Rafael Marques, que através do Maka Angola tem denunciado casos de corrupção, textos que o levaram à barra dos tribunais, sublinha o papel do presidente na luta contra este problema crónico em Angola.

João Lourenço pode ser a antítese de José Eduardo dos Santos mas está rodeado pelos menos governantes de outro tempo, lamenta o jornalista. Isso é, para Rafael Marques, sintomático e viu-se no facto de ter sido impedido de se encontrar com o chefe de Estado no dia em que este recebeu outros ativistas dos Direitos Humanos por, alegadamente, o seu nome não constar da lista de convidados.

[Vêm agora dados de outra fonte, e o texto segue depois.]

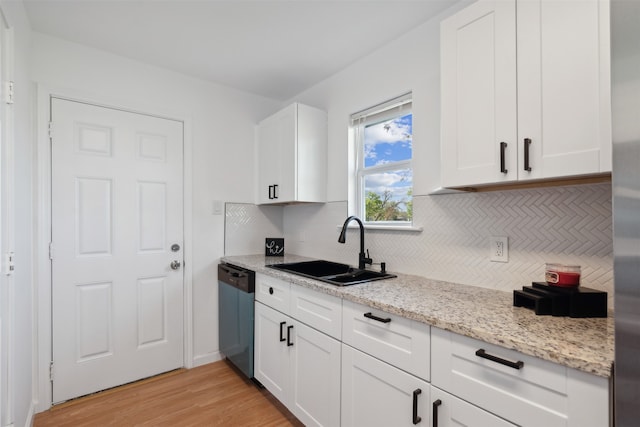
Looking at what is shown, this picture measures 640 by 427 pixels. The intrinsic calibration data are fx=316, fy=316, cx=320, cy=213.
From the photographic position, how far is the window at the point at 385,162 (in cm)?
218

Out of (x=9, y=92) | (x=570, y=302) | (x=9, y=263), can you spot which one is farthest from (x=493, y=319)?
(x=9, y=92)

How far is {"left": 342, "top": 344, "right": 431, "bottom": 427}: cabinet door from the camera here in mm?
1206

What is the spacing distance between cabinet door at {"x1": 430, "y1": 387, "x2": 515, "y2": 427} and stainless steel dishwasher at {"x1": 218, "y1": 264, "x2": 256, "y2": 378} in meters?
1.46

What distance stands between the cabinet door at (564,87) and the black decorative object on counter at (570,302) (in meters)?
0.42

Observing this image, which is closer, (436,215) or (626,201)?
(626,201)

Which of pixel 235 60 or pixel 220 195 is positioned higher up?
pixel 235 60

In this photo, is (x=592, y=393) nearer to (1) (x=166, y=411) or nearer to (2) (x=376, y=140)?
(2) (x=376, y=140)

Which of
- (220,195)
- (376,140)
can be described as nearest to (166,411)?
(220,195)

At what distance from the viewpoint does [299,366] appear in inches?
72.2

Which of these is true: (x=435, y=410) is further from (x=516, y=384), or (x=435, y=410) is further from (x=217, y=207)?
(x=217, y=207)

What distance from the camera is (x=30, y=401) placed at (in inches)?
77.4

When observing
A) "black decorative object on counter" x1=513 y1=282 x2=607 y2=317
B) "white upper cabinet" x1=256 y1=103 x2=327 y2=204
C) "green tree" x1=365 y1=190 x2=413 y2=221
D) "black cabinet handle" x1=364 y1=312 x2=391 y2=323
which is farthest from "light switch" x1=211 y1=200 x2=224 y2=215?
"black decorative object on counter" x1=513 y1=282 x2=607 y2=317

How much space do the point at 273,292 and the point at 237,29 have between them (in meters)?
1.72

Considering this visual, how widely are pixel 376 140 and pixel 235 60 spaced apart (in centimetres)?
125
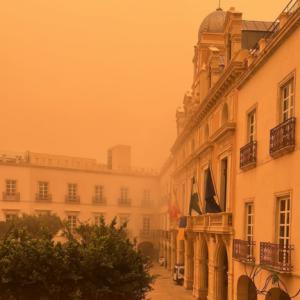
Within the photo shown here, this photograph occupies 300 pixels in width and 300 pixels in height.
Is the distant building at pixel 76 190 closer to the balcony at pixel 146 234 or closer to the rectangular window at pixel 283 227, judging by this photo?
the balcony at pixel 146 234

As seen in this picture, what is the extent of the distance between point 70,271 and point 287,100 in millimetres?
10063

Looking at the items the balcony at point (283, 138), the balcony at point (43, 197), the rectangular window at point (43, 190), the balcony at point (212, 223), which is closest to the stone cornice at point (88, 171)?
the rectangular window at point (43, 190)

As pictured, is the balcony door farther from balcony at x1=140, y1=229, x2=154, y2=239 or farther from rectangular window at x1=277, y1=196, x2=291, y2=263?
balcony at x1=140, y1=229, x2=154, y2=239

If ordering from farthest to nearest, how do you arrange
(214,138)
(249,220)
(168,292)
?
1. (168,292)
2. (214,138)
3. (249,220)

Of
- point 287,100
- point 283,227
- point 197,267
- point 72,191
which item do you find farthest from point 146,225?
point 287,100

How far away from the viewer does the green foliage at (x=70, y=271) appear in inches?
714

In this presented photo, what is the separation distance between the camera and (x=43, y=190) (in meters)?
53.8

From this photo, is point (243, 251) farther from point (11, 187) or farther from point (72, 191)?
point (72, 191)

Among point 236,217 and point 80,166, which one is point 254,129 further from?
point 80,166

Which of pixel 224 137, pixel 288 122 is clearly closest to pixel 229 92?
pixel 224 137

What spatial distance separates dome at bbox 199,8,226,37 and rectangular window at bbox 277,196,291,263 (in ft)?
75.9

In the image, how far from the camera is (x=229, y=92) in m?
22.4

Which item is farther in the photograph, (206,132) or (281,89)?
(206,132)

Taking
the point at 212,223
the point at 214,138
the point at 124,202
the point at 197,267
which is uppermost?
the point at 214,138
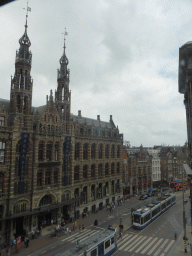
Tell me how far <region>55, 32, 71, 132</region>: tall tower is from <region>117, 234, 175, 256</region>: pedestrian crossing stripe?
27933 mm

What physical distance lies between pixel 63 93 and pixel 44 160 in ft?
62.3

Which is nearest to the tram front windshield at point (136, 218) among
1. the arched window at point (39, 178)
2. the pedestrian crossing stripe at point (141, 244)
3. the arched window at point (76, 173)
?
the pedestrian crossing stripe at point (141, 244)

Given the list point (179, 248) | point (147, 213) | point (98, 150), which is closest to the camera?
point (179, 248)

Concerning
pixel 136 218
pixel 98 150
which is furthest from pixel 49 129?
pixel 136 218

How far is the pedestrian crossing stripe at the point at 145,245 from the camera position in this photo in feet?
92.3

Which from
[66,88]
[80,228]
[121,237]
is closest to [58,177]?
[80,228]

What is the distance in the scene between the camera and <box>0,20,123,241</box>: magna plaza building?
3431 cm

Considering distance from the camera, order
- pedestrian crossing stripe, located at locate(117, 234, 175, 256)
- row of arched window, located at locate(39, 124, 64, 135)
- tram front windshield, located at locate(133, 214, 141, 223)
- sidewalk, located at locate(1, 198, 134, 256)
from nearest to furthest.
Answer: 1. pedestrian crossing stripe, located at locate(117, 234, 175, 256)
2. sidewalk, located at locate(1, 198, 134, 256)
3. tram front windshield, located at locate(133, 214, 141, 223)
4. row of arched window, located at locate(39, 124, 64, 135)

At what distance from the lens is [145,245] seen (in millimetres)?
30047

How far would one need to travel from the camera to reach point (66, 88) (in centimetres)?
Result: 4941

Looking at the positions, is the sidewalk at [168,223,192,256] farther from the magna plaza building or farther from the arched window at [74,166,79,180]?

É preciso tempo para combater os "cancros" que minam a sociedade angolana, acredita o jornalista. Ainda assim as mudanças estão a acontecer.

Mas os problemas em Angola não se resumem à corrupção. A crise na fronteira com a República Democrática do Congo, onde milhares de migrantes do país vizinho se acumulam, fugidos da insegurança no país, precisa de atenção redobrada.

Resolvidas estas, e todas as outras questões, Rafael Marques espera, um dia, poder fechar o capítulo do Maka Angola e dedicar-se a outra das suas paixões, a Literatura. Se a situação no seu país evoluir positivamente.